State v. Williams

Brown, J.

¶1 Christian Vern Williams appeals the sentencing court’s decision to count his prior burglary and *140robbery convictions separately in calculating his offender score. He contends the court abused its discretion and misapplied the law by relying on the burglary antimerger statute, RCW 9A.52.050, and overlooking the same criminal conduct test, RCW 9.94A.525(5)(a)(i) and .589(l)(a). We hold as a matter of first impression that a current sentencing court lacks discretion to count prior convictions separately under the burglary antimerger statute and must do so, if at all, under the Sentencing Reform Act of 1981 (SRA), chapter 9.94A RCW. Accordingly, we reverse and remand for resentencing.

FACTS

¶2 In October 2010, a jury found Mr. Williams guilty of residential burglary and first degree trafficking in stolen property.
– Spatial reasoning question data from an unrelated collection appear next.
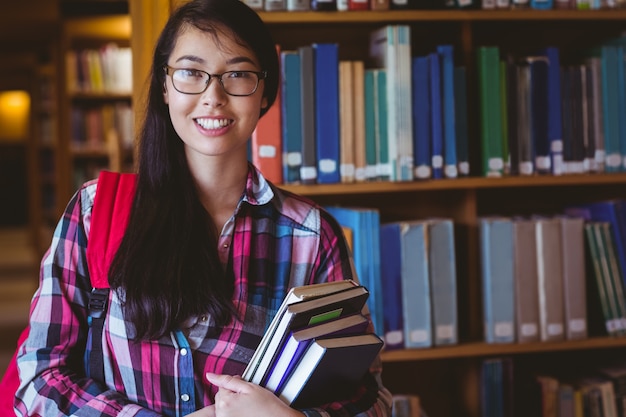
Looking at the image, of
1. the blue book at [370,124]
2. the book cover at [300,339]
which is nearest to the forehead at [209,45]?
the book cover at [300,339]

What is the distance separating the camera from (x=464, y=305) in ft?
7.48

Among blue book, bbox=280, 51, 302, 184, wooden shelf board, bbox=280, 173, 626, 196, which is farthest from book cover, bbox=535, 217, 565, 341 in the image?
blue book, bbox=280, 51, 302, 184

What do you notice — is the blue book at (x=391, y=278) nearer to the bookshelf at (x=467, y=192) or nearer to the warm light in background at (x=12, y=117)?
the bookshelf at (x=467, y=192)

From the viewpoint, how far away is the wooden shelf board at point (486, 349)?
2113 mm

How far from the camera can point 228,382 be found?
46.4 inches

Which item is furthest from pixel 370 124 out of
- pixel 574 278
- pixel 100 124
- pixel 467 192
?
pixel 100 124

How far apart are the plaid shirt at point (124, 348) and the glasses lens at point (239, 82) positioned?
232 mm

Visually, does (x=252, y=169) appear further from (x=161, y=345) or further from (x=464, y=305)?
(x=464, y=305)

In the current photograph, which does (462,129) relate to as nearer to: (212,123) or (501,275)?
(501,275)

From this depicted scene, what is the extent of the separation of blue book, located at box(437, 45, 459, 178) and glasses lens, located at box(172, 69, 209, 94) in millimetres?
996

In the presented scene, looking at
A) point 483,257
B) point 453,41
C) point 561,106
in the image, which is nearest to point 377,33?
point 453,41

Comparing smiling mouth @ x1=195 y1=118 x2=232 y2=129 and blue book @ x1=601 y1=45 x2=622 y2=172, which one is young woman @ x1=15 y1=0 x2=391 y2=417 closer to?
smiling mouth @ x1=195 y1=118 x2=232 y2=129

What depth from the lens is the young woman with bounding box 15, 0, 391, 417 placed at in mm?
1246

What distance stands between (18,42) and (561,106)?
26.3 feet
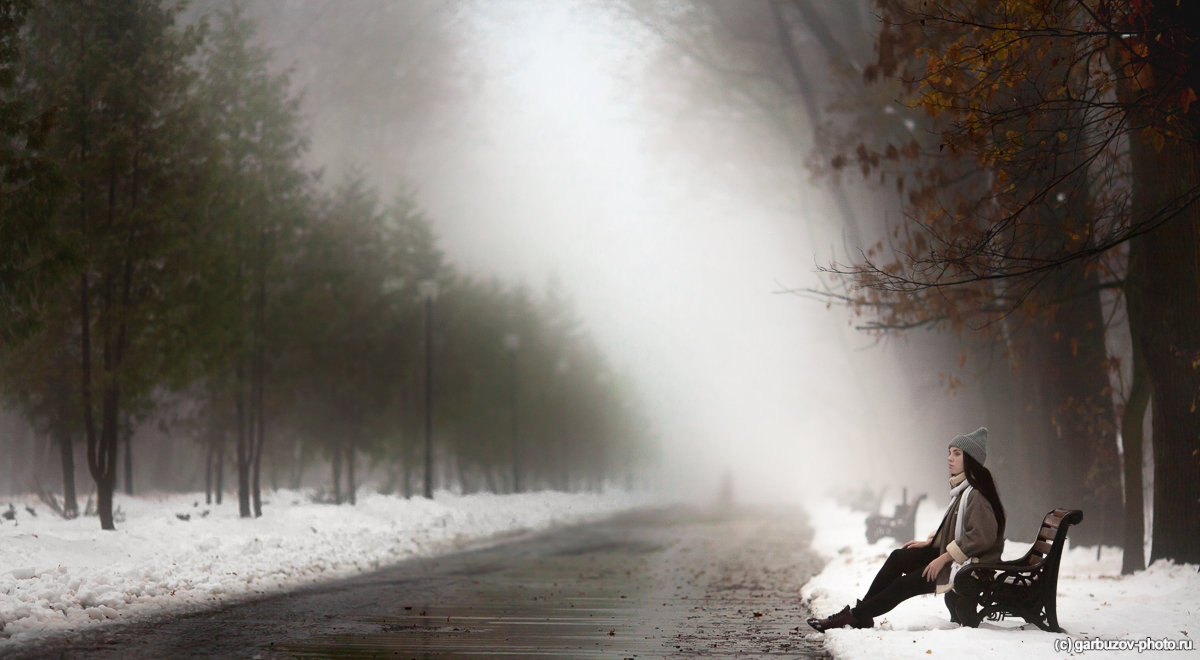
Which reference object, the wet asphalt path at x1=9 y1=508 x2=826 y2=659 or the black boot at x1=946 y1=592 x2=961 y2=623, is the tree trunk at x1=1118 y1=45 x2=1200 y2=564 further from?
the black boot at x1=946 y1=592 x2=961 y2=623

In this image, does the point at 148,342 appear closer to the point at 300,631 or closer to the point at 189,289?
the point at 189,289

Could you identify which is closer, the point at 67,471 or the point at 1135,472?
the point at 1135,472

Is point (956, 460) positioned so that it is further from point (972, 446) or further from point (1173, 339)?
point (1173, 339)

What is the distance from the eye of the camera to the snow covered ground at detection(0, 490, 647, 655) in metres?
11.7

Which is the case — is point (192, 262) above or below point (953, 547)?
above

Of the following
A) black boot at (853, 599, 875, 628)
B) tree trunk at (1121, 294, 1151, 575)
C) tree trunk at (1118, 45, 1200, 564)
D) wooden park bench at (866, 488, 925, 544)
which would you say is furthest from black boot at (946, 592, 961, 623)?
wooden park bench at (866, 488, 925, 544)

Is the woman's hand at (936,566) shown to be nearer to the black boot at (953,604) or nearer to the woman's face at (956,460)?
the black boot at (953,604)

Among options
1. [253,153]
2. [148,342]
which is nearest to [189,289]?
[148,342]

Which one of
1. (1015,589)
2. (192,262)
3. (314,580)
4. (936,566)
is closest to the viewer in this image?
(1015,589)

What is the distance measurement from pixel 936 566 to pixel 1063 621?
1.51 m

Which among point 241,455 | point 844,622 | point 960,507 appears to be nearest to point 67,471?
point 241,455

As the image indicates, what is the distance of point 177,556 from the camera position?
1645cm

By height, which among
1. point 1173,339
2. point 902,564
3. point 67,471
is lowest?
point 902,564

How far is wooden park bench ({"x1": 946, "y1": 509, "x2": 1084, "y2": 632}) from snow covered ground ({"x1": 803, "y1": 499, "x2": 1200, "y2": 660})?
0.14 metres
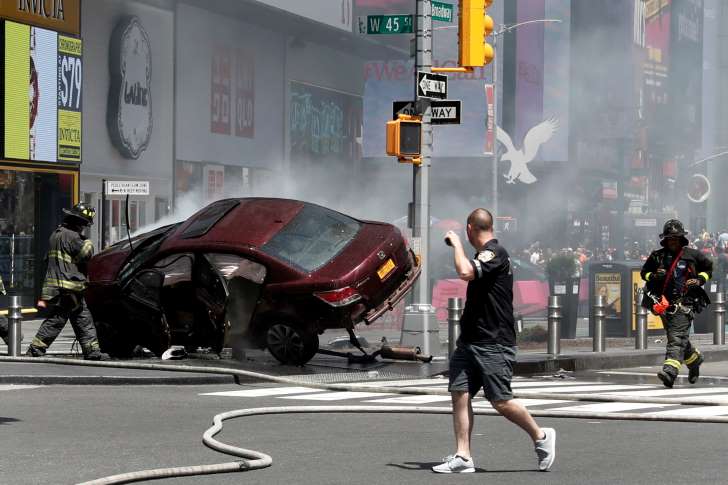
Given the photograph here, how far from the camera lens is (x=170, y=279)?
15.7m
The sentencing court calculated his offender score as seven by separately counting his April 2004 convictions for first degree burglary and first degree robbery, each of which he committed in December 2003. The court applied the burglary antimerger statute, apparently viewing it as mandatory, instead of applying the same criminal conduct test. Mr. Williams appealed. The sole remaining dispute after our commissioner’s motion-on-the-merits ruling concerns Mr. Williams’s offender score calculation. Because the trial court failed to conduct a same criminal conduct analysis as required by RCW 9.94A.525(5)(a)(i) and .589(l)(a), we reverse and remand for the trial court to perform that analysis.

ANALYSIS

¶3 The issue is whether the sentencing court erred by deciding to count Mr. Williams’s prior burglary and robbery convictions separately in calculating his offender score. He contends the court abused its discretion and misapplied the law in relying on the burglary antimerger statute to the exclusion of the same criminal conduct test.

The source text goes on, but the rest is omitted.